Objective -> Reproduce every item below, substituting "tailgate" for each occurrence of "rear hatch" and leaving everything else unchanged. Omit the pictures from your answer.

[Items from a data collection]
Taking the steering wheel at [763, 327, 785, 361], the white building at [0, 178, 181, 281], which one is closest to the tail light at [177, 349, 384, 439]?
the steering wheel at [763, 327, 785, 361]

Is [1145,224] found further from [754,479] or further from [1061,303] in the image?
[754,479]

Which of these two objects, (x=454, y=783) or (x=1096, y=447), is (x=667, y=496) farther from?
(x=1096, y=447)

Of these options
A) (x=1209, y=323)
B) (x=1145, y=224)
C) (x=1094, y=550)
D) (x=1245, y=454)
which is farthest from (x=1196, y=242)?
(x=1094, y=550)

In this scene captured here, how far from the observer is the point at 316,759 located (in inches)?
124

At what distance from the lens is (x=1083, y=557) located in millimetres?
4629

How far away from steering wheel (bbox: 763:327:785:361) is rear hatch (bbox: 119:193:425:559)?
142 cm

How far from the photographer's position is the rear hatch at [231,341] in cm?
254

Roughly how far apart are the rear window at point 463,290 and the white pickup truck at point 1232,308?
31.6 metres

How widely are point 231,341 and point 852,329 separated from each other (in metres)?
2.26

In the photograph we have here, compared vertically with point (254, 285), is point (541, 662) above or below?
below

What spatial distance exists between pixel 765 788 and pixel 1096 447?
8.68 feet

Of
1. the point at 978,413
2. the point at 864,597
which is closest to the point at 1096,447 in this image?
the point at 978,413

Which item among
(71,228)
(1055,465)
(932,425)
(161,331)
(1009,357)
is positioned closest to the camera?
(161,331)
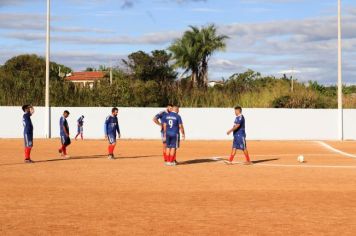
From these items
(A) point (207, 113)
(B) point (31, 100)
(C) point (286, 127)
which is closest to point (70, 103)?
(B) point (31, 100)

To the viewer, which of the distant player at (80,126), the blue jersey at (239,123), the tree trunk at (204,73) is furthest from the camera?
the tree trunk at (204,73)

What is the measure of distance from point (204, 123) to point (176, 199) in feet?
99.5

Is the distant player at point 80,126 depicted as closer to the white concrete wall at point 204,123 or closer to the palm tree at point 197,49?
the white concrete wall at point 204,123

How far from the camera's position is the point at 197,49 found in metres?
64.8

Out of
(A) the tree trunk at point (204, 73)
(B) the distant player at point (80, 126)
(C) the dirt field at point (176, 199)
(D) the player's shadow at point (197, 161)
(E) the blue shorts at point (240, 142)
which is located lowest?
(C) the dirt field at point (176, 199)

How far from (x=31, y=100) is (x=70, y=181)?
33637 mm

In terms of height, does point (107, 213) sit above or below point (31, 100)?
below

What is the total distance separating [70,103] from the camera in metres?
49.8

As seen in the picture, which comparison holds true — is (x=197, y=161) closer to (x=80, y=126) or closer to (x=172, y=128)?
(x=172, y=128)

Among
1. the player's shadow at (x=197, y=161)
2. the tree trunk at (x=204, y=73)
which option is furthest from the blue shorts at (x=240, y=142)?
the tree trunk at (x=204, y=73)

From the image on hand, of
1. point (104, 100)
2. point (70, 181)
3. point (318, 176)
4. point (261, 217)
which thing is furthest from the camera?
point (104, 100)

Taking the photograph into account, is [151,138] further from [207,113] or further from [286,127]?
[286,127]

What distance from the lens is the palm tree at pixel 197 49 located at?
64500 mm

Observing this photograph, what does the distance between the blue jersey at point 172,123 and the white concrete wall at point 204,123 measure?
22117mm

Completed exercise ->
Taking the steering wheel at [763, 327, 785, 361], the white building at [0, 178, 181, 281], which one is closest to the tail light at [177, 349, 384, 439]?
the steering wheel at [763, 327, 785, 361]

Is [1145,224] found further from [754,479] or further from [1061,303] in the image?
[754,479]

Which of these two objects, (x=454, y=783) or (x=1096, y=447), is (x=667, y=496) farther from?
(x=1096, y=447)

Of these options
A) (x=1209, y=323)
B) (x=1145, y=224)
C) (x=1094, y=550)
D) (x=1245, y=454)
which is farthest from (x=1196, y=242)?
(x=1094, y=550)

In this scene captured here, how far from the observer is the point at 316,759 located (in inches)?
124

At what distance from the lens is (x=1083, y=557) located in millimetres?
4629

How far away from steering wheel (bbox: 763:327:785:361) is tailgate (bbox: 119:193:425:559)?
142 cm

How far from the photographer's position is the tailgate at [231,341] in cm?
254

Roughly how far apart are the rear window at point 463,290 and the white pickup truck at point 1232,308?
31.6 metres

How widely are point 231,341 and point 852,329 separated from each other (in metres)?
2.26

In the photograph we have here, compared vertically with point (254, 285), is point (541, 662) above or below?
below

What spatial distance exists between pixel 765 788 and pixel 1096 447?
8.68 feet

Of
1. the point at 978,413
2. the point at 864,597
which is closest to the point at 1096,447 in this image?
the point at 978,413

Which item among
(71,228)
(1055,465)
(932,425)
(161,331)
(1009,357)
is positioned closest to the camera?
(161,331)
From these items
(A) point (207, 113)
(B) point (31, 100)
(C) point (286, 127)
which is closest to point (70, 103)?
(B) point (31, 100)

To the viewer, which of the distant player at (80,126), the blue jersey at (239,123), the tree trunk at (204,73) is furthest from the camera?
the tree trunk at (204,73)

What is the measure of distance from point (204, 123) to point (176, 199) in feet?
99.5

Is the distant player at point 80,126 depicted as closer to the white concrete wall at point 204,123 or closer to the palm tree at point 197,49?
the white concrete wall at point 204,123

How far from the camera's position is the point at 197,49 found in metres?
64.8

Out of
(A) the tree trunk at point (204, 73)
(B) the distant player at point (80, 126)
(C) the dirt field at point (176, 199)
(D) the player's shadow at point (197, 161)
(E) the blue shorts at point (240, 142)
which is located lowest?
(C) the dirt field at point (176, 199)

How far from (x=31, y=100) is (x=70, y=181)?
33637 mm

In terms of height, does point (107, 213) sit above or below point (31, 100)?
below

What is the total distance separating [70,103] from the camera in metres?
49.8

As seen in the picture, which comparison holds true — is (x=197, y=161) closer to (x=80, y=126) or closer to (x=172, y=128)?
(x=172, y=128)

Among
1. the player's shadow at (x=197, y=161)
2. the tree trunk at (x=204, y=73)
which option is furthest from the blue shorts at (x=240, y=142)?
the tree trunk at (x=204, y=73)

From the image on hand, of
1. point (104, 100)
2. point (70, 181)
3. point (318, 176)
4. point (261, 217)
which thing is furthest from the camera?
point (104, 100)

Taking the photograph into account, is [151,138] further from [207,113] or further from [286,127]?
[286,127]

What distance from the lens is the palm tree at pixel 197 49 located at?
64500 mm

Observing this photograph, what does the distance between the blue jersey at point 172,123 and the white concrete wall at point 204,123 measure?
22117mm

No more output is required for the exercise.